Hard Getting In


Mark 10:23-25

      Life only seems to be getting harder. If you watch the news, and I would recommend against it, you notice that the world is a place of turmoil and heartache. Here in the United States, despite record numbers of people unable to work, the official unemployment rate slowly drops, defying simple logic. If so many people are out of work, have given up looking, why is this number touted as economic success? They are not fooling me!
      The wealthy get blamed for so much. It would be nice for a change if some of the rest of us took on some responsibility for the mess we are in. We have gotten ourselves over-extended, and under financed. We took on loans that we couldn’t afford. We made purchases that were luxuries and neglected the necessities, knowing that someone would be there to bail us out.
      Wealth can corrupt our minds. It deceives us into thinking it provides safety and security, when only the LORD can provide that. In Jesus ongoing discussion with His disciples, Jesus has loved a rich man to the point of telling him the truth: his wealth was getting in the way of his pursuit of God’s Kingdom. If he wanted the Kingdom, he would have to get rid of the wealth.

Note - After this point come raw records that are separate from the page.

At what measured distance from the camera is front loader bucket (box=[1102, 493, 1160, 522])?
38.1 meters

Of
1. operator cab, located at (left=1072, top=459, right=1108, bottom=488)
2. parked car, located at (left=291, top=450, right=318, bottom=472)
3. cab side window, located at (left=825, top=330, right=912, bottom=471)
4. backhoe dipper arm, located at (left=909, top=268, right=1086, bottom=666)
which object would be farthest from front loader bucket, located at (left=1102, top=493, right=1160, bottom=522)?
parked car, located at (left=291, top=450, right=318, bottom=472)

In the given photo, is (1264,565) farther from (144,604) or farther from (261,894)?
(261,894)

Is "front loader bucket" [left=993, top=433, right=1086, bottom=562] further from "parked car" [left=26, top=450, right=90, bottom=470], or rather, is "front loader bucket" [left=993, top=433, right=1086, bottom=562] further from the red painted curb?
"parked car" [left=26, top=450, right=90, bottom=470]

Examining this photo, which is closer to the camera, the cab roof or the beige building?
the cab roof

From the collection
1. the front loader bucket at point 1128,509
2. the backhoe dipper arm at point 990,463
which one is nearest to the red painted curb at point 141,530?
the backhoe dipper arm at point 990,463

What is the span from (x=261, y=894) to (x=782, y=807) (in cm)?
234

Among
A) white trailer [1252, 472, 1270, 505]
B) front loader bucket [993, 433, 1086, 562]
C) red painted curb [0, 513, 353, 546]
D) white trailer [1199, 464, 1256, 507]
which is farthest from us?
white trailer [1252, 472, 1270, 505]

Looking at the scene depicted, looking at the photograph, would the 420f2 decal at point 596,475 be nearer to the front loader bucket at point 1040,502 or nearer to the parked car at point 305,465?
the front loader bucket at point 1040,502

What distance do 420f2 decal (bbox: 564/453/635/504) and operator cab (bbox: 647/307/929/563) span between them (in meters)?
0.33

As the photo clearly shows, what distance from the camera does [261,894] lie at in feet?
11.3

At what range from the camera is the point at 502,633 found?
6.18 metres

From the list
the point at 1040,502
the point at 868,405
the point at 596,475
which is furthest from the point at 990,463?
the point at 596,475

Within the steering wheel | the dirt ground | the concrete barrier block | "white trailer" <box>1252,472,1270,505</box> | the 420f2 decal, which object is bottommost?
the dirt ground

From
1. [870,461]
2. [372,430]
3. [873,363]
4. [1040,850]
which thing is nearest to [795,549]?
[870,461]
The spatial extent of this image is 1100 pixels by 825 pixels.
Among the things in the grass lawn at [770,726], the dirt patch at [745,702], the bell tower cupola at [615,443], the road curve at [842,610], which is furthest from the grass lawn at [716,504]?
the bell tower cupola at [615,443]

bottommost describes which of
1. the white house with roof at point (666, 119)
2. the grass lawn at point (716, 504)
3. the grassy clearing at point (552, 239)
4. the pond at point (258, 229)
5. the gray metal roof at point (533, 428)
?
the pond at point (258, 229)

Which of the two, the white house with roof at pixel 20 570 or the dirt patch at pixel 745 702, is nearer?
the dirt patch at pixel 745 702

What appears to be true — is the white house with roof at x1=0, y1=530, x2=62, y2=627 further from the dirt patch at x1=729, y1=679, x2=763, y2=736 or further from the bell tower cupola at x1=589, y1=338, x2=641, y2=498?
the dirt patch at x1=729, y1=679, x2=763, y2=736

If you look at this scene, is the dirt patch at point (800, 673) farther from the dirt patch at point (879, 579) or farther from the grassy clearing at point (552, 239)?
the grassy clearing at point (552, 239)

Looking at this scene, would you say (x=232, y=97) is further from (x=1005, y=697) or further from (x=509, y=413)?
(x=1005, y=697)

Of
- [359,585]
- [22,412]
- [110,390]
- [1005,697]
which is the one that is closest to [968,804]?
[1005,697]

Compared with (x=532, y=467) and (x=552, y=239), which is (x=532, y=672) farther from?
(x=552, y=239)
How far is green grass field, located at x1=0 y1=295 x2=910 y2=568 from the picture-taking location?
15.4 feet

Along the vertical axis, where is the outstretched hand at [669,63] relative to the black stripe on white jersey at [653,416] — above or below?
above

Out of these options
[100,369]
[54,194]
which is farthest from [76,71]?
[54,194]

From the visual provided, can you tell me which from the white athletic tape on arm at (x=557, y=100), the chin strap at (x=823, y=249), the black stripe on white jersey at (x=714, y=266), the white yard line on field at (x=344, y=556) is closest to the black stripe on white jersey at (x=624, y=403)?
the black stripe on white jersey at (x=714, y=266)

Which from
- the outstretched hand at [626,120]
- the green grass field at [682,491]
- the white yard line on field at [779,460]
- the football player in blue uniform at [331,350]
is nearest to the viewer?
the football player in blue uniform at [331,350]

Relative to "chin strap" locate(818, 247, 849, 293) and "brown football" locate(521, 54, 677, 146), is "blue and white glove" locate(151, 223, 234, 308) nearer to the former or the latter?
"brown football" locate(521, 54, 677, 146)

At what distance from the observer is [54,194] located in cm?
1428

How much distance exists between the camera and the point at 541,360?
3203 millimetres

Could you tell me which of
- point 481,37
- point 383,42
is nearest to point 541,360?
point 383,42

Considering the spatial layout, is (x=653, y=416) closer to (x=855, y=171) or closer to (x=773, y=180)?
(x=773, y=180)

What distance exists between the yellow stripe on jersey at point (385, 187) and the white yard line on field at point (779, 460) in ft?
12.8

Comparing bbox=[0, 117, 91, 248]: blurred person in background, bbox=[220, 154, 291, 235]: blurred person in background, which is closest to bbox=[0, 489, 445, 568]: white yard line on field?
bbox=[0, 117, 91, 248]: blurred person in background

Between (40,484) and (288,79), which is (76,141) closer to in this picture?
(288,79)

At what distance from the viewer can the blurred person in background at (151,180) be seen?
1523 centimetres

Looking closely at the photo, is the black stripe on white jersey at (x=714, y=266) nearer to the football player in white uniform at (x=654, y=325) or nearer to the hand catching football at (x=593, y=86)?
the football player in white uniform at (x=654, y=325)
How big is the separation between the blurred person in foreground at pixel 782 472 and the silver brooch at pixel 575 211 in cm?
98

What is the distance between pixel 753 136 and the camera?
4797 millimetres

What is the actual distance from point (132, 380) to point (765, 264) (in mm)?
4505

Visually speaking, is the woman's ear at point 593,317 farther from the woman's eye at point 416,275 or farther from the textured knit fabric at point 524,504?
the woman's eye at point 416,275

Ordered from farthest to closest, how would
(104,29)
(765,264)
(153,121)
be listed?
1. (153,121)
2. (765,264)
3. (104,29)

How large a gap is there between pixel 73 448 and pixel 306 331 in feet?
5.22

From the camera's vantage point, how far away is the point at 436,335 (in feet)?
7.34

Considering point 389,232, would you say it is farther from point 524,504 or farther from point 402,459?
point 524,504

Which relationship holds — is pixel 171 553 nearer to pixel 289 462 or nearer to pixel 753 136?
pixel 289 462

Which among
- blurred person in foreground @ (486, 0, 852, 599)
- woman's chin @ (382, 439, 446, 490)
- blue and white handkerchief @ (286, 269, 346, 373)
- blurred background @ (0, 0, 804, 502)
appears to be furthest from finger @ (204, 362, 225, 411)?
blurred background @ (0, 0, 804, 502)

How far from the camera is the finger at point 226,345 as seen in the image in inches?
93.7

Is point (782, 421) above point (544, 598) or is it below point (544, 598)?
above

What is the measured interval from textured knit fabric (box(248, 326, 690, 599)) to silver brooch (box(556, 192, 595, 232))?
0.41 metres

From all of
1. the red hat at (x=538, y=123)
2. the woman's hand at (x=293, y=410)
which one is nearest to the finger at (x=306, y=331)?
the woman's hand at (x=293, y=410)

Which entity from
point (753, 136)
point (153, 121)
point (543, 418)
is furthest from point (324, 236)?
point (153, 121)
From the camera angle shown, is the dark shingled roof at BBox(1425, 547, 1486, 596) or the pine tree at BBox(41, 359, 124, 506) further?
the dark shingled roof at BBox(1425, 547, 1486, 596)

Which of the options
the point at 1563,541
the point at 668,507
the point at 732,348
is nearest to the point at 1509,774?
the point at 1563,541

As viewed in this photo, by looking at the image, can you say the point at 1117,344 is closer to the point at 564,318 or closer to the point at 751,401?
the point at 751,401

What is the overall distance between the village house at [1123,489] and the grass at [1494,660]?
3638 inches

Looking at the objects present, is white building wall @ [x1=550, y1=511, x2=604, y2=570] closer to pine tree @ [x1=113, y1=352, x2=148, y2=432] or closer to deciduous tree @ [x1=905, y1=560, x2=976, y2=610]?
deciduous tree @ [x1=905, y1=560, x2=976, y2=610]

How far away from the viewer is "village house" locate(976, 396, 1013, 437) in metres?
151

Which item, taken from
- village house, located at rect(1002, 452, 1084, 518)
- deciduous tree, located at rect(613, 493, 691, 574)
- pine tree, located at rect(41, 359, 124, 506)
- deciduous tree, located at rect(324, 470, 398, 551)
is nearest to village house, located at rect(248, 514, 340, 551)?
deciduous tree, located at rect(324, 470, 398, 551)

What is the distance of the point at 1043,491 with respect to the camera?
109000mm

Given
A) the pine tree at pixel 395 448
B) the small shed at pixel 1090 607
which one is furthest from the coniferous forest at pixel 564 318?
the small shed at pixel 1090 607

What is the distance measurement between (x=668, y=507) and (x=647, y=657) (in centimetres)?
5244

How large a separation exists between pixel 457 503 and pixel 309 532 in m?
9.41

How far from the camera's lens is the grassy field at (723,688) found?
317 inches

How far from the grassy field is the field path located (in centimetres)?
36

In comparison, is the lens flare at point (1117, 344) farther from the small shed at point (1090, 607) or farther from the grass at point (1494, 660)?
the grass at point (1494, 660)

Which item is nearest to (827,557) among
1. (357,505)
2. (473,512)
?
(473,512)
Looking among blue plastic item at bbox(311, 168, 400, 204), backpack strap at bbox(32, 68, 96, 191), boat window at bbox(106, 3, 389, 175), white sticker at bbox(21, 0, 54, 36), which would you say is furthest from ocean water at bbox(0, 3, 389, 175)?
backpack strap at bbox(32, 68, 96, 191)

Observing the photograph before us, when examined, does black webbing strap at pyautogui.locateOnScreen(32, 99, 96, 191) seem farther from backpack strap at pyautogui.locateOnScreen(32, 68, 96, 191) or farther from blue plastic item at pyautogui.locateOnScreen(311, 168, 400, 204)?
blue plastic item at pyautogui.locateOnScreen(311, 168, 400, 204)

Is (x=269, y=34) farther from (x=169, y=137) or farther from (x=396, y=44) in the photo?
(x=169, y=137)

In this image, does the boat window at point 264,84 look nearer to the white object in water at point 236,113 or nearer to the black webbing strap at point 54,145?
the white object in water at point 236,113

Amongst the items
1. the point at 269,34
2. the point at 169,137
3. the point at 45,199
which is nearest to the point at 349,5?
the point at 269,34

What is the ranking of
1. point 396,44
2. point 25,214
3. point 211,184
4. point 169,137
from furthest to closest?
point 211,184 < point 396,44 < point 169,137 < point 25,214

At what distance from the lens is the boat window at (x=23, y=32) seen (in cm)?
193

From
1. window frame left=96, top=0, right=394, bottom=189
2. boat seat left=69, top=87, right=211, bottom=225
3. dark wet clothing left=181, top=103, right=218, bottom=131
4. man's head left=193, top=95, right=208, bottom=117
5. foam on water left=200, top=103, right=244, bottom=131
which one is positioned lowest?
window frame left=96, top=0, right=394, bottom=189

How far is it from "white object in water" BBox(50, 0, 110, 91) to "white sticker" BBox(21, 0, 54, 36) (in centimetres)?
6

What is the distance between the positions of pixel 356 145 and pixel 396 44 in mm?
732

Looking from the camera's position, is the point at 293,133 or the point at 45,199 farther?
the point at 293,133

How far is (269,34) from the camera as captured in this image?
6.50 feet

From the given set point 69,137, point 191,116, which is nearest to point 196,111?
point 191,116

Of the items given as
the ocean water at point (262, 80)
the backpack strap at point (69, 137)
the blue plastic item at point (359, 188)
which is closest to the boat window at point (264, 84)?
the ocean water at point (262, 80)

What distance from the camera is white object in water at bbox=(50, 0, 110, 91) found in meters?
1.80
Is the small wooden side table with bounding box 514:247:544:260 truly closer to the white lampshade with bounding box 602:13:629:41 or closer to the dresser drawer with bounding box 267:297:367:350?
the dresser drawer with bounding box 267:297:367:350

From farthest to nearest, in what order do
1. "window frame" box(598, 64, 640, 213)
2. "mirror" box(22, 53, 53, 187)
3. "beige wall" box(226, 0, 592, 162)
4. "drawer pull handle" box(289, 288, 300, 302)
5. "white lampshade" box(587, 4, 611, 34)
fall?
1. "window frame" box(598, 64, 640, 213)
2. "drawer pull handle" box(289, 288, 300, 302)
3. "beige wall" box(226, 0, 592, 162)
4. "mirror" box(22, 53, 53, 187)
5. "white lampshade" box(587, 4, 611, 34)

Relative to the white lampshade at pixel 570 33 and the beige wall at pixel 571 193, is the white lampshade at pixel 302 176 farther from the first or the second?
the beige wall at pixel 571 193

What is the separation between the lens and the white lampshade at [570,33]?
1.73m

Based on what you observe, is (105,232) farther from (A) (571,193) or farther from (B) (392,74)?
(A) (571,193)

      And now Jesus turns his attentions to His disciples, wanting to drive home the lesson on wealth’s poison. He states simply that being wealthy and going to heaven is a difficult journey. It isn’t impossible, but very hard to accomplish. And when the disciples here this they stand amazed. Jesus is speaking in such straight forward and stark terms about wealth, that they don’t quite know what to make of it.
      And if Jesus had not intended to be so stark, He could have backed away from His statements, softening them. But instead He makes it even more pointed. Entry for anyone is difficult, not just the wealthy. The bar is very high when it comes to heaven. No one will scrape through, just barely making it. We are either in, or we are out. We either walk upright, or we have the proverbial gate slammed in our face. If we get there it is not because of something we have done or something we failed to do. It has nothing to do with ‘doing’.
      Jesus then gives a simple illustration that drives home the point. There are two primary ways of looking at this illustration, and both of them point to the same truth: getting to heaven is extremely difficult for anyone. The difference turns on the meaning of the phrase “camel through the eye of a needle” use here. The first meaning relies on a misspelled word, the word camel. It is only one letter different from the word rope. So if the first copy of the text had made this mistake, switching letters, then we get “rope through the eye of a needle” instead. And the illustration makes sense. It would be impossible to put a large ship’s rope through a home sewing needle. It would take a miracle!
      The second way to understand this phrase is to hear a reference to a small door in a city gate, barely large enough for a person to fit through. When the large city gates were closed at night for security purposes, there was a small door in the large door that would allow limited access into the city. This small opening would be easy to defend if the enemy broke through it. Only one person could get through at a time. You could possibly get a camel through it, if the camel were stripped of all its cargo, forced down on its belly and dragged and wedged through the door, quite a feat with stubborn camels!
      So the truth is clear either way you understand this phrase. Either it takes a miracle or we have to abandon everything in order to enter. In the context of the rich, if they hold onto their riches, they won’t make it. If we hold onto anything with more tenacity than we hold onto the LORD, we won’t get in.
      What are you carrying that won’t fit through the door?